The Seventh Circuit has sustained the appeal of a petitioner for protection under the Convention Against Torture (CAT) involved in drug trafficking, who feared reprisals from the Zetas for the drugs seized by the police. “The parties agree that a fugitive Los Zetas leader warned Rivas-Pena that he would be responsible if anything happened to the contraband and that ‘several hundred thousand dollars,’ in Dr. Jones’s expert opinion, “‘s not an amount the Zetas will forgive and forget.’ Given these facts—and Dr. Jones’s additional unchallenged opinion that Rivas-Pena faces ‘a very high to near certainty [] of being tortured and killed if deported to Mexico’—a reasonable factfinder would not dismiss as merely ‘speculative’ Rivas-Pena’s fear of harm by Los Zetas.”

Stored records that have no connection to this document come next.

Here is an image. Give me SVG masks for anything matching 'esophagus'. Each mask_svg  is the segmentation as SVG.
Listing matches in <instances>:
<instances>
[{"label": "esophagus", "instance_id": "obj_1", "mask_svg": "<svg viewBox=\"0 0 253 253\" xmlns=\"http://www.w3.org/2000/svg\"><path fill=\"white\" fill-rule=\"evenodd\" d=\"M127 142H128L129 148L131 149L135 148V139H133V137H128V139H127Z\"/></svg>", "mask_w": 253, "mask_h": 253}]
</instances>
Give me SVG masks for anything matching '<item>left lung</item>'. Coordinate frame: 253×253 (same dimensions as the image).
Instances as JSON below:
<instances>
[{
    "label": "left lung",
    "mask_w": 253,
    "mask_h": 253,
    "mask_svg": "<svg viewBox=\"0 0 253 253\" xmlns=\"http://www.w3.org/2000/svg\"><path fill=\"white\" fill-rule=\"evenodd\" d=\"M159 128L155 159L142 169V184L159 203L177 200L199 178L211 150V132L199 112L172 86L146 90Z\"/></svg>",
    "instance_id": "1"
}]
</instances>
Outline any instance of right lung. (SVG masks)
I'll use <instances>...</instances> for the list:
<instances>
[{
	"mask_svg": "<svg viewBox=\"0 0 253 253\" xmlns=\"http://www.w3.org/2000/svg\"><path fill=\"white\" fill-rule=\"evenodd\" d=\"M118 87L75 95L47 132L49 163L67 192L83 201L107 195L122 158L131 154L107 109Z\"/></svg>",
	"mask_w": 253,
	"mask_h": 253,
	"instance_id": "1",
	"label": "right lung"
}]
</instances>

“The only explanation the Board and the judge gave for dismissing Rivas-Pena’s fears as ‘speculative; was that neither Rivas-Pena nor his family have been ‘tortured, harmed, threatened, or even inquired after’ by Los Zetas since 2013. That explanation from the Board and the judge fails to engage with why Rivas-Pena has had no recent contact with Los Zetas: he has been in jail or federal immigration custody in the United States ever since he incurred his ‘debt’ to the cartel in 2013. While it is conceivable that the cartel has members who are detained in the United States, it is not surprising that the cartel would bide its time until Rivas-Pena is no longer protected by American authorities.”